That Rosh Hashanah, the Hatzalah dispatcher did not answer any emergency calls during shul. Or so I thought.
“Usually the calls come while the Rav is giving his drasha,” the dispatcher later told me. “This time, I received a call while the kehillah was in the middle of U’Nesaneh Tokef, so no one but me heard it.” In all, she had fielded quite a few calls: a couple of women in labor, and a number of medical emergencies, including at least one person who collapsed during davening.
I suspected something was amiss on the second day when our usual fantastic baal tokeiah did not blow shofar for the congregation. I had no idea why until after davening was over and we commenced the long walk back home. All I knew was that his father had suffered a catastrophic accident a week before, and was lying comatose and apparently brain-dead in one of the major hospitals. Sadly, there seemed to be no hope for a full recovery or one that included any semblance of quality of life. So the siblings had already made their tearful peace with the dire situation, and prayed that their dear parent’s passing would be as swift and painless as possible.
Besides for the matter of the baal tokeiah, it happened that our usual baal koreh was in the U.S., only scheduled to return after Yom Tov. Thus, we had close to 200 mispallelim for Rosh Hashanah, with no baal koreh for both days, and ostensibly no baal tokeiah on the second day.

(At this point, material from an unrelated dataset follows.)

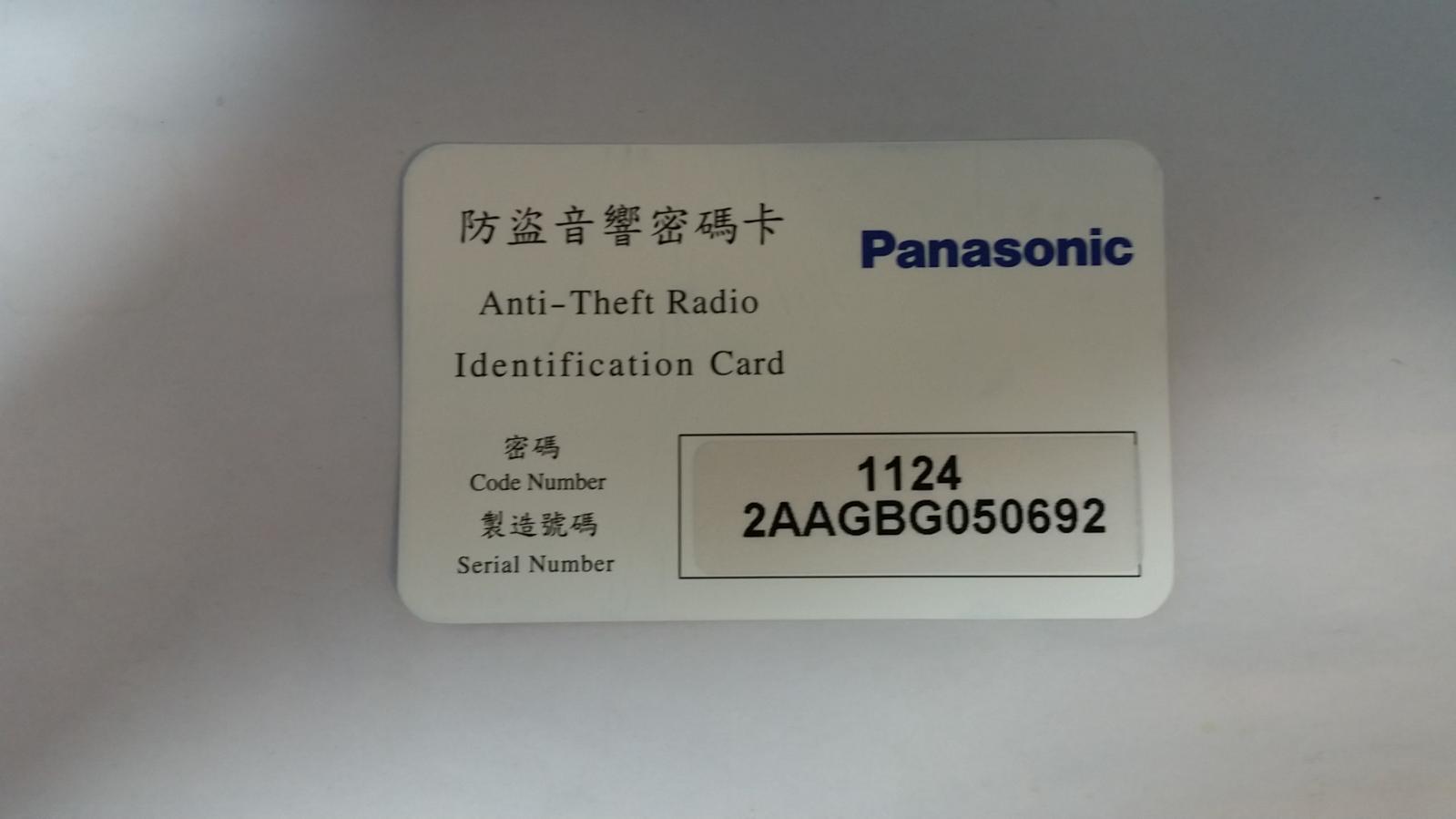 Ford Escape - LF 2007-Present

That is when Hakadosh Baruch Hu’s policy of “Hikdim refuah lamakah” came into play. One of the rebbeim in my husband’s yeshiva lives in our community. He is a brilliant talmid chacham and the quintessential ‘”ish eshkolos” (person of many talents). There is seemingly nothing that he cannot do – and do perfectly. Aside from teaching, he had also been the rav of a local shul, until he decided to quit that position several months ago.
Because of his strong kesher to my husband, he and his family had opted to join our shul for Rosh Hashanah. So, serendipitously, he was available – not to mention ready, willing, and able – to don all the hats that had suddenly been vacated. He leined meticulously, with absolute clarity, on both days of Yom Tov, and he likewise blew one hundred impeccable kolos on the second day of Rosh Hashanah on what was clearly very short notice.
The drama that, unbeknownst to me and the other females behind the mechitza, had resulted in the eleventh-hour switch of the baal tokeiah is that our resident shofar blower also moonlights as a wonderful Hatzalah volunteer. In that capacity, he took a call early on the second day, and was dispatched to the very hospital where his father was in the ICU. After dropping off the patient and attending to his needs, he took the opportunity to check on his own father – only to discover that his father was no longer in his assigned room.
It turned out that the family’s sincere entreaties had been answered, and their patriarch had passed relatively peacefully from this world to the next.
The son returned home with a jumble of conflicting emotions – and a multitude of halachic questions as well. Was he an onen, forbidden to perform mitzvot until after his father’s levayah, or not? Apparently his situation was far more complex than the standard, being that he lived in a different city than the hospital but had found out about his father’s passing while in the same city. In addition, the second day of Rosh Hashanah differs from other holidays on the Jewish calendar. In fact, levayas and kevurahs are theoretically permissible (though in this case, the levaya did not take place until motzaei Yom Tov). In the end, it was paskened that he would be allowed to participate in the Yom Tov davening as an individual, but not to blow shofar for the entire assemblage.
Nevertheless, thanks to the excellent substitute who was there to save the day as both a baal tokeiah and baal koreh, we managed to have a beautiful and inspiring Rosh Hashanah davening.